Artificial Intelligence in Education: A Historical–Critical Analysis of a Contemporary Educational Problem offers a thoughtful, grounded examination of how AI is changing teaching, learning, assessment, and institutional responsibility. Rather than focusing on tools or predictions, this book asks deeper questions: What counts as learning when machines can generate text and images? Where does authorship lie in AI-assisted work? How should schools govern AI without panic, surveillance, or blind enthusiasm?

Written by an experienced educator in his twenty-fifth year of teaching, the book brings together historical analysis, classroom practice, and institutional governance. It traces how AI fits into longer educational debates about judgment, effort, authority, and responsibility, showing that many “new” problems are long-standing ones made more visible by technology.

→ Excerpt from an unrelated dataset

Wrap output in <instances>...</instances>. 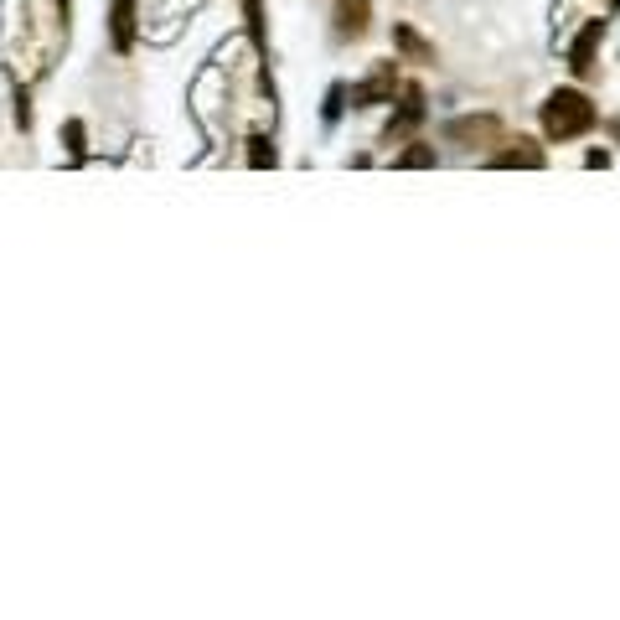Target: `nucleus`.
Segmentation results:
<instances>
[{"mask_svg": "<svg viewBox=\"0 0 620 620\" xmlns=\"http://www.w3.org/2000/svg\"><path fill=\"white\" fill-rule=\"evenodd\" d=\"M372 26V0H336V16H331V31L341 42H362Z\"/></svg>", "mask_w": 620, "mask_h": 620, "instance_id": "obj_5", "label": "nucleus"}, {"mask_svg": "<svg viewBox=\"0 0 620 620\" xmlns=\"http://www.w3.org/2000/svg\"><path fill=\"white\" fill-rule=\"evenodd\" d=\"M595 124H600V109L589 104V93H579V88H553L548 99H543V135L553 145L584 140Z\"/></svg>", "mask_w": 620, "mask_h": 620, "instance_id": "obj_1", "label": "nucleus"}, {"mask_svg": "<svg viewBox=\"0 0 620 620\" xmlns=\"http://www.w3.org/2000/svg\"><path fill=\"white\" fill-rule=\"evenodd\" d=\"M341 109H347V83H331V93H326V109H321V119H326V124H336V119H341Z\"/></svg>", "mask_w": 620, "mask_h": 620, "instance_id": "obj_13", "label": "nucleus"}, {"mask_svg": "<svg viewBox=\"0 0 620 620\" xmlns=\"http://www.w3.org/2000/svg\"><path fill=\"white\" fill-rule=\"evenodd\" d=\"M243 6V26H248V42L259 47V57L269 52V26H264V0H238Z\"/></svg>", "mask_w": 620, "mask_h": 620, "instance_id": "obj_10", "label": "nucleus"}, {"mask_svg": "<svg viewBox=\"0 0 620 620\" xmlns=\"http://www.w3.org/2000/svg\"><path fill=\"white\" fill-rule=\"evenodd\" d=\"M434 161H440V155H434V145H409L393 166H398V171H429Z\"/></svg>", "mask_w": 620, "mask_h": 620, "instance_id": "obj_11", "label": "nucleus"}, {"mask_svg": "<svg viewBox=\"0 0 620 620\" xmlns=\"http://www.w3.org/2000/svg\"><path fill=\"white\" fill-rule=\"evenodd\" d=\"M62 145H68L73 161H83V155H88V130H83V119H68V124H62Z\"/></svg>", "mask_w": 620, "mask_h": 620, "instance_id": "obj_12", "label": "nucleus"}, {"mask_svg": "<svg viewBox=\"0 0 620 620\" xmlns=\"http://www.w3.org/2000/svg\"><path fill=\"white\" fill-rule=\"evenodd\" d=\"M419 119H424V88H419V83H403V104H398V114L388 119L383 140H388V145H393V140H403V135H409Z\"/></svg>", "mask_w": 620, "mask_h": 620, "instance_id": "obj_8", "label": "nucleus"}, {"mask_svg": "<svg viewBox=\"0 0 620 620\" xmlns=\"http://www.w3.org/2000/svg\"><path fill=\"white\" fill-rule=\"evenodd\" d=\"M393 47L409 57V62H434V42H424L409 21H393Z\"/></svg>", "mask_w": 620, "mask_h": 620, "instance_id": "obj_9", "label": "nucleus"}, {"mask_svg": "<svg viewBox=\"0 0 620 620\" xmlns=\"http://www.w3.org/2000/svg\"><path fill=\"white\" fill-rule=\"evenodd\" d=\"M486 166H491V171H543V166H548V155H543L533 140H512L507 150H496Z\"/></svg>", "mask_w": 620, "mask_h": 620, "instance_id": "obj_7", "label": "nucleus"}, {"mask_svg": "<svg viewBox=\"0 0 620 620\" xmlns=\"http://www.w3.org/2000/svg\"><path fill=\"white\" fill-rule=\"evenodd\" d=\"M445 140H450V145H496V140H502V119H496V114L450 119V124H445Z\"/></svg>", "mask_w": 620, "mask_h": 620, "instance_id": "obj_3", "label": "nucleus"}, {"mask_svg": "<svg viewBox=\"0 0 620 620\" xmlns=\"http://www.w3.org/2000/svg\"><path fill=\"white\" fill-rule=\"evenodd\" d=\"M393 93H398V78H393V68L383 62V68H372L362 83L347 88V99H352V109H372V104H393Z\"/></svg>", "mask_w": 620, "mask_h": 620, "instance_id": "obj_4", "label": "nucleus"}, {"mask_svg": "<svg viewBox=\"0 0 620 620\" xmlns=\"http://www.w3.org/2000/svg\"><path fill=\"white\" fill-rule=\"evenodd\" d=\"M584 166H600V171H605V166H610V150H589V155H584Z\"/></svg>", "mask_w": 620, "mask_h": 620, "instance_id": "obj_16", "label": "nucleus"}, {"mask_svg": "<svg viewBox=\"0 0 620 620\" xmlns=\"http://www.w3.org/2000/svg\"><path fill=\"white\" fill-rule=\"evenodd\" d=\"M135 31H140L135 0H109V47H114L119 57L135 52Z\"/></svg>", "mask_w": 620, "mask_h": 620, "instance_id": "obj_6", "label": "nucleus"}, {"mask_svg": "<svg viewBox=\"0 0 620 620\" xmlns=\"http://www.w3.org/2000/svg\"><path fill=\"white\" fill-rule=\"evenodd\" d=\"M605 31H610L605 16H595V21H584V26H579V37L569 42V73H574V78H589V73H595V57H600Z\"/></svg>", "mask_w": 620, "mask_h": 620, "instance_id": "obj_2", "label": "nucleus"}, {"mask_svg": "<svg viewBox=\"0 0 620 620\" xmlns=\"http://www.w3.org/2000/svg\"><path fill=\"white\" fill-rule=\"evenodd\" d=\"M16 124H21V130H31V93L26 88H16Z\"/></svg>", "mask_w": 620, "mask_h": 620, "instance_id": "obj_15", "label": "nucleus"}, {"mask_svg": "<svg viewBox=\"0 0 620 620\" xmlns=\"http://www.w3.org/2000/svg\"><path fill=\"white\" fill-rule=\"evenodd\" d=\"M248 145H254V150H248V166H259V171H264V166H274V145H269L264 135H254Z\"/></svg>", "mask_w": 620, "mask_h": 620, "instance_id": "obj_14", "label": "nucleus"}, {"mask_svg": "<svg viewBox=\"0 0 620 620\" xmlns=\"http://www.w3.org/2000/svg\"><path fill=\"white\" fill-rule=\"evenodd\" d=\"M68 11H73L68 0H57V21H62V26H68Z\"/></svg>", "mask_w": 620, "mask_h": 620, "instance_id": "obj_17", "label": "nucleus"}]
</instances>
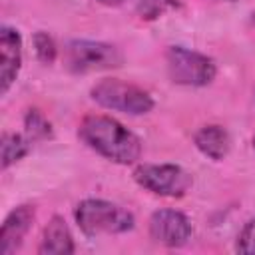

Across twelve chapters, the book explores:

  • how AI reshapes thinking, attention, and decision-making

  • why prohibition and detection-based responses often fail

  • how writing, prompting, and visual narratives change in AI-rich classrooms

  • how educators can design tasks that support learning without delegating it

  • how institutions and global bodies govern AI through law, policy, and norms

A central contribution of the book is the Calíope model, a practical framework for using AI as a learning companion rather than a substitute—especially in writing and assessment. This model helps educators preserve authorship and responsibility while engaging honestly with AI-supported learning.

The final chapters examine global approaches to AI governance in education, including international organizations, legal frameworks in Europe and Chile, and the role of awarding bodies such as the International Baccalaureate and Cambridge. The book concludes by arguing that education’s responsibility in an artificial society is not to keep pace with machines, but to reaffirm what must remain human.

Designed for educators, school leaders, policymakers, and thoughtful readers, this book does not offer quick fixes or technical manuals. Instead, it provides clarity, perspective, and practical orientation for anyone seeking to understand what truly matters when artificial intelligence enters educational life.